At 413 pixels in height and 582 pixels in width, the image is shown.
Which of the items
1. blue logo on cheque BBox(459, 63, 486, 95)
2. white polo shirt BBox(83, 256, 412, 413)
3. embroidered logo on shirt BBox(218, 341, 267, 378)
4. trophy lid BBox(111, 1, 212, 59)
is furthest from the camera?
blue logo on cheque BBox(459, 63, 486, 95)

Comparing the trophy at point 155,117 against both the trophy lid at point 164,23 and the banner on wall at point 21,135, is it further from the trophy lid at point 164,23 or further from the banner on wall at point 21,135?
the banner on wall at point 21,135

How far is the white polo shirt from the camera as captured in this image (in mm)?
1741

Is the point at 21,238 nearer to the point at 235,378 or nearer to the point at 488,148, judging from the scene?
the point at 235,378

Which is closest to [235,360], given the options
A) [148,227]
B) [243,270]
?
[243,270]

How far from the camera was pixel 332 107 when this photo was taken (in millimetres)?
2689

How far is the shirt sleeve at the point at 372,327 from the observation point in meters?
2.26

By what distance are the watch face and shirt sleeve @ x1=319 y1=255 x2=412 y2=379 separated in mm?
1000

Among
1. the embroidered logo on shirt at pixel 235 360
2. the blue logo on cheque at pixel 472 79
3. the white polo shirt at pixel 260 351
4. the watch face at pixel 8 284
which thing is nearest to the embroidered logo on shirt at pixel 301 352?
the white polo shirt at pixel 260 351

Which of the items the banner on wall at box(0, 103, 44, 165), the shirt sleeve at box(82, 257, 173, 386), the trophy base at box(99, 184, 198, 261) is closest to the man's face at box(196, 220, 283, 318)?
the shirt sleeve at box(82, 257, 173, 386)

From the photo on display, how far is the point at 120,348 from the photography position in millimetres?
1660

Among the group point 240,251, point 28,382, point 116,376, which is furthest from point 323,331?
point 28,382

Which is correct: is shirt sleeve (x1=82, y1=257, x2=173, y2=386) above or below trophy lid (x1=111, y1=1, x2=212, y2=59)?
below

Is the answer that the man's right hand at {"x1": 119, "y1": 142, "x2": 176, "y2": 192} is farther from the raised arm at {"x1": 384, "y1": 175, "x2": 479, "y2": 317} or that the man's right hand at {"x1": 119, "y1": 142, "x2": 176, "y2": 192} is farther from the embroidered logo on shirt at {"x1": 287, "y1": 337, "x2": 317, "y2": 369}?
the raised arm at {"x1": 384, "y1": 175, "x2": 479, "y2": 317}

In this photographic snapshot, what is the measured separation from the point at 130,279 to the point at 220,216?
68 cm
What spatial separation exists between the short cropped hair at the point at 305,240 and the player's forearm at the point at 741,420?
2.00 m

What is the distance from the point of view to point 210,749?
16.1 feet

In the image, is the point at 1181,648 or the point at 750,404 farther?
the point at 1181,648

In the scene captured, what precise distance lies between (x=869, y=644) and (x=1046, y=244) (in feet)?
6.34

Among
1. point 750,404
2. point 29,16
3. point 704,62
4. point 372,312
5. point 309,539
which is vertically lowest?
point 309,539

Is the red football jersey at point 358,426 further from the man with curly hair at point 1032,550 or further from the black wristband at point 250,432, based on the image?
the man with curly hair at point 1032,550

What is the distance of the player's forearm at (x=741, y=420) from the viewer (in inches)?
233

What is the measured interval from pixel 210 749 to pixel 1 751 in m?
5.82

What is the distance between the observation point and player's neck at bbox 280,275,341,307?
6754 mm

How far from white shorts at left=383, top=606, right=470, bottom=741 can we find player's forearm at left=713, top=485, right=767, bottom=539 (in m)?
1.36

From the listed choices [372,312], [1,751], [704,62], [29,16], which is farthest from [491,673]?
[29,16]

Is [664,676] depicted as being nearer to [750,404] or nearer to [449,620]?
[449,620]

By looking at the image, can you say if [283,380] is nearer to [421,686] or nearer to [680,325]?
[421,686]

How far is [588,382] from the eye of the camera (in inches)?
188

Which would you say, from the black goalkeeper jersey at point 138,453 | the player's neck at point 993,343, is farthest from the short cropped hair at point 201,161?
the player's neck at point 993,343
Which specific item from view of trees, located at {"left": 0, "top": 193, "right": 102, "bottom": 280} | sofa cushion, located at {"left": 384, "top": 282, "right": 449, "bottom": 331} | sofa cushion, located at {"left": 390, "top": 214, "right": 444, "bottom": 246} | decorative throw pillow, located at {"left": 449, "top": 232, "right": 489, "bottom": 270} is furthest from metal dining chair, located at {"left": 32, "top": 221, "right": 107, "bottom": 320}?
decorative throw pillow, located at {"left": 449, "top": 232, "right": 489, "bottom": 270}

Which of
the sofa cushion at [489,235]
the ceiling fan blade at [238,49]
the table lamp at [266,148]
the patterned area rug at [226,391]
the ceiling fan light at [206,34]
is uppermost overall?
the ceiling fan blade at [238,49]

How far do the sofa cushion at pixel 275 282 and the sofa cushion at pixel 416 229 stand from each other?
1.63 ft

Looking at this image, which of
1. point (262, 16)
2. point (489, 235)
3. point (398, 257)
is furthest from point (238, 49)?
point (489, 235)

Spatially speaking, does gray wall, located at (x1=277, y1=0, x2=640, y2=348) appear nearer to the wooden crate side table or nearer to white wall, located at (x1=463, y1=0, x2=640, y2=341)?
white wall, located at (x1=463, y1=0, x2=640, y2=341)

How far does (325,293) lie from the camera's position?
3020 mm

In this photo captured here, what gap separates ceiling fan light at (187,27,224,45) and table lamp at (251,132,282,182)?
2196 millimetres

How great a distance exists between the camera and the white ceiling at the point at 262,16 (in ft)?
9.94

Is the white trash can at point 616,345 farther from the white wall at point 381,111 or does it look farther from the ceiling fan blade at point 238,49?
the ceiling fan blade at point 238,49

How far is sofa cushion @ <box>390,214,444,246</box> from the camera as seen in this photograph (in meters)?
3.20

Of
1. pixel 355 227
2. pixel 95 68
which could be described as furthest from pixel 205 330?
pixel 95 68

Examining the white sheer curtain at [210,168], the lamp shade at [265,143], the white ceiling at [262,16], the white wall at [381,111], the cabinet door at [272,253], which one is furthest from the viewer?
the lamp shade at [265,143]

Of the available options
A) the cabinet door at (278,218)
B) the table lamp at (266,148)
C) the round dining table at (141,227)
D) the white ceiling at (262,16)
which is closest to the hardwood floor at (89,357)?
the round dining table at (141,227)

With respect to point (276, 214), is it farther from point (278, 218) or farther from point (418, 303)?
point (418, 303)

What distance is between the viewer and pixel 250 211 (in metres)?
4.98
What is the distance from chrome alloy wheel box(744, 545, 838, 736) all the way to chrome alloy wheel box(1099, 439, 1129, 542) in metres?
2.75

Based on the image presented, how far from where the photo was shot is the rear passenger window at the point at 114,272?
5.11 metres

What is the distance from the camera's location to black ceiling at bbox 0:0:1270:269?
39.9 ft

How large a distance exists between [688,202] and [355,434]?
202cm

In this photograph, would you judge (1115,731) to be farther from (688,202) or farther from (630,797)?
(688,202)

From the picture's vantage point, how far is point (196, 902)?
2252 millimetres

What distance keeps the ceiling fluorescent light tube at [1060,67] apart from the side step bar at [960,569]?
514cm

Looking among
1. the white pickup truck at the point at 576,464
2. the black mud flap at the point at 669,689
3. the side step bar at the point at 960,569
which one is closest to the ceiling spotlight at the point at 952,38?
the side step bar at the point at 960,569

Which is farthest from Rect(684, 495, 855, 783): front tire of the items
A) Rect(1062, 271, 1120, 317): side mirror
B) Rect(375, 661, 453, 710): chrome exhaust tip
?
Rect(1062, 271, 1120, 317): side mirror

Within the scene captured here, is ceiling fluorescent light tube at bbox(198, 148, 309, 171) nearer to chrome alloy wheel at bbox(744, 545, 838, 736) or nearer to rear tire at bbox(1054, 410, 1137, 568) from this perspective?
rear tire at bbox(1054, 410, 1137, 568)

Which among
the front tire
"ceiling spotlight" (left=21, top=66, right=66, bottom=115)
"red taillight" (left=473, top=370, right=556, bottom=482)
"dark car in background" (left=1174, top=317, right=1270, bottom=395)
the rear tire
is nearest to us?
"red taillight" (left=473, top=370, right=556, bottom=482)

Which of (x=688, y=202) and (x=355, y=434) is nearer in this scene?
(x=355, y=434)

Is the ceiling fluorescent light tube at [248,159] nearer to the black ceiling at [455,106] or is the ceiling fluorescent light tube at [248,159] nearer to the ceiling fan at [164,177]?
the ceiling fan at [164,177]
=-=-=-=-=
### WRITTEN PROBLEM:
Recast the lines of the material from the line that contains "Which among" through the line that contains "is nearest to us?" as a JSON list of strings, one string per line, with blank lines left out.

### TASK ANSWER:
[
  "Which among",
  "the front tire",
  "\"ceiling spotlight\" (left=21, top=66, right=66, bottom=115)",
  "\"red taillight\" (left=473, top=370, right=556, bottom=482)",
  "\"dark car in background\" (left=1174, top=317, right=1270, bottom=395)",
  "the rear tire",
  "is nearest to us?"
]